Streptozotocin was first isolated from cultures of the microorganism Streptomyces achromogenes. In addition to the fermentation pathway the compound is currently also synthesized through two other mechanisms, both using glucosamine as a precursor molecule; either by synthesis from tetra-O-acetylglucosamine hydrochloride, or by reaction of glucosamine with N-nitrosomethylcarbamylazide or N-methylisocyanate.

Streptozotocin is used in biomedical research to induce diabetes mellitus in healthy mammals. A single intravenous injection of 50 – 200mg/Kg/BW of streptozotocin causes destruction of pancreatic β-cells resulting in classic diabetes mellitus in mammals including dogs, rodents and monkeys.
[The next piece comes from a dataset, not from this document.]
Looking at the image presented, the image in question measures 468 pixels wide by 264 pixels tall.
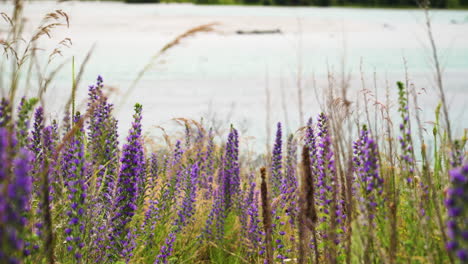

The extent to which the methylnitrosocarbamoyl substituent at position C2 of streptozotocin contributes to its diabetogenic properties is uncertain, but emerging evidence points to the fact that glucosamine itself induces insulin resistance and impairs glucose uptake by skeletal muscles. Therefore a possible mechanism to account for the effect of streptozotocin is that there is first a cleavage by hydrolysis of the amide bond at position C2 forming free glucosamine molecules after administration. Considering the fact that the dosage level of streptozotocin stated above is more than twice the molar equivalent of the usually recommended adult daily dose for glucosamine, that toxic dose could result in a toxic response in the acute phase.

But what if the said substituent is solely responsible for the diabetogenic action of streptozotocin? Can we not reasonably anticipate the risk of that substituent getting bonded to glucosamine in vivo by some yet unknown mechanism after administration?

Time may prove glucosamine an actual toxin and deficient of any real pharmacological effect. For the present, however, we can only safely conclude that the usage of glucosamine is attended with considerable hazards, and for a substance which has not yet been proven to be effective, the prudent course of action is to avoid it.

 

REFERENCE:

Baron AD, Zhu J-S, Zhu J-H, Weldon H, Maianu L, and Garvey T. Glucosamine induces insulin resistance in vivo by affecting GLUT4 translocation in skeletal muscle: Implications for glucose toxicity. J. Clin. Invest. 1995; 96: 2792 – 2801.